## Excerpt to read
↓↓↓

American horror and thriller author

Patrick Freivald (born October 5, 1976, in Omaha, Nebraska) is a long-time science teacher and author of nine novels and dozens of short stories spanning science fiction, horror, thrillers, fantasy, young adult, and mid-grade fiction.

==Awards==
In 2015, the Horror Writers Association awarded him the Richard Laymon President's Award.
His novels Black Tide and Jade Sky were finalists for the Bram Stoker Award for Novel (in 2015 and 2014, respectively). "Special Dead" was a finalist for the 2013 Bram Stoker Award for Best Young Adult Novel, and Snapshot, a short story published in the Blood and Roses anthology, published by Scarlett River Press was a finalist for the 2013 Bram Stoker Award for Short Fiction.

==Bibliography==
===Novels and graphic novels===
Patrick Freivald's Ani Romero novel series comprises two novels (Twice Shy and Special Dead) published by Journalstone and one novella (Love Bites) published by Pterotype Digital. Barking Deer Press republished his Matt Rowley series which consists of four novels: Jade Sky and Black Tide (originally published by Journalstone), Jade Gods (originally published by Cohesion Press), and the fourth in the series titled Jade Scars published by Barking Deer Press. "A story based on Jade Sky was ported into graphic format with Joe McKinney and published as a 4-part series in Dark Discoveries magazine (2014-2015). He co-wrote the novel Blood List (Journalstone, 2013) with his twin brother Philip Freivald.

==Collection of short fiction==
In the Garden of Rusting Gods: A Collection, published 2019, Barking Deer Press

===Short fiction===

- Snapshot (in Blood and Roses, Scarlett River Press, 2013) and as an audiobook (in Tales to Terrify, No. 120, District of Wonders, 2014)

↑↑↑

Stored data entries
↓↓↓

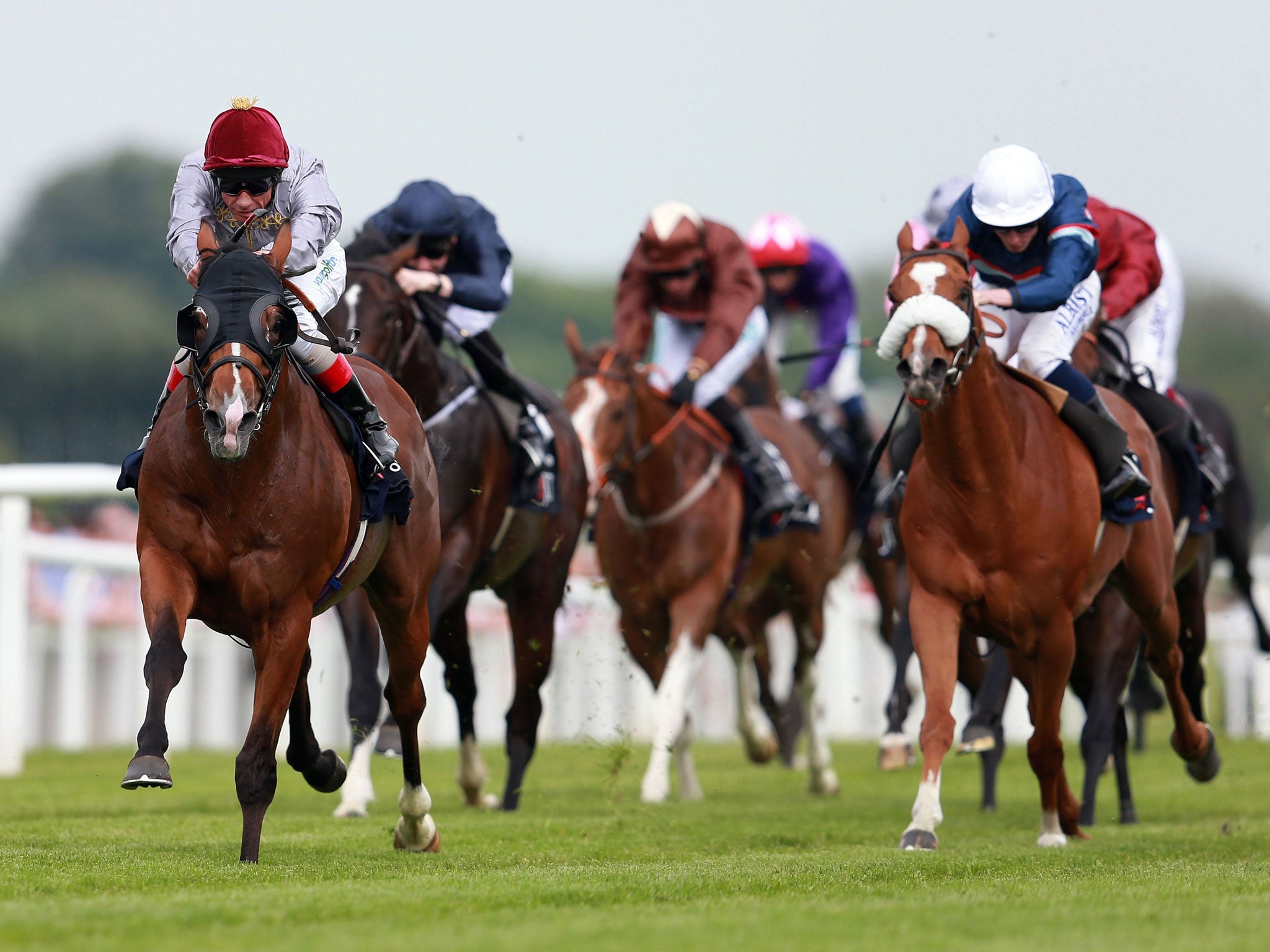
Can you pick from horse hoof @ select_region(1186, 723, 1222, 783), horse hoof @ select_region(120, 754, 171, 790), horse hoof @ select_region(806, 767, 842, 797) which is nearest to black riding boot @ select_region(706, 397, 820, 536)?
horse hoof @ select_region(806, 767, 842, 797)

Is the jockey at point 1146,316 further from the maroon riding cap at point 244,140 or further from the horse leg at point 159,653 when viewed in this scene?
the horse leg at point 159,653

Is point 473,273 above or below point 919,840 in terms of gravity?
above

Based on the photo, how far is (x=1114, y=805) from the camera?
947 cm

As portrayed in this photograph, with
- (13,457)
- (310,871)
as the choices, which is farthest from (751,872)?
(13,457)

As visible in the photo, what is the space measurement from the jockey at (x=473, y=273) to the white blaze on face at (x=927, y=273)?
2777mm

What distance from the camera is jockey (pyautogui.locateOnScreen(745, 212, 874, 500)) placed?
12.8 metres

↑↑↑

## Explore the material
(a) In the Patrick Freivald excerpt, copy the passage that begins at the words "Patrick Freivald (born" and ends after "Laymon President's Award.", substituting "veteran" for "long-time".
(b) According to the Patrick Freivald excerpt, what award did the Horror Writers Association give him in 2015?
(c) Carry the Patrick Freivald article forward from the point at which it stops.

## Numbered answers
(a)
Patrick Freivald (born October 5, 1976, in Omaha, Nebraska) is a veteran science teacher and author of nine novels and dozens of short stories spanning science fiction, horror, thrillers, fantasy, young adult, and mid-grade fiction.

==Awards==
In 2015, the Horror Writers Association awarded him the Richard Laymon President's Award.

(b) The Richard Laymon President's Award.

(c)
- The Red Man (in Deathlehem Revisited, Grinning Skull Press, 2013)
- A Taste for Life (in Demonic Visions: 50 Horror Tales, Book 1, 2014)
- Outside (in Demonic Visions: 50 Horror Tales, Book 2, 2013)
- Fall (in Demonic Visions: 50 Horror Tales, Book 3, 2013)
- Trigger Warning (in Demonic Visions: 50 Horror Tales, Book 4, 2014)
- Twelve Kilos (in Qualia Nous, Written Backwards, 2014)
- Forward Base Fourteen (in Never Fear, 13Thirty Books, 2015)
- Taps (in Never Fear, 13Thirty Books, 2015)
- Bonked (in SNAFU: Hunters, Cohesion Press, 2016)
- Splinter (in SQ Mag, Edition 27, IFWG Publishing, 2016)
- The Star (in The Tarot, 13Thirty Books, 2016)
- Control (in Uncharted Worlds: Xeno Encounters, 13Thirty Books, 2016)
- Shorted (in Never Fear The Apocalypse, 13Thirty Books, 2017)
- Roadkill (in Double Barrel Horror Volume 2, Pint Bottle Press, 2017)
- The Gateway (in Double Barrel Horror Volume 2, Pint Bottle Press, 2017)
- Earl Pruitt's Smoker (in Behold! Oddities, Curiosities, and Undefinable Wonders, Crystal Lake Publishing, 2017)
- The Chosen Place (in A New York State of Fright, Hippocampus Press, 2018)
- Conditioning (in SNAFU: Last Stand, Cohesion Press, 2019)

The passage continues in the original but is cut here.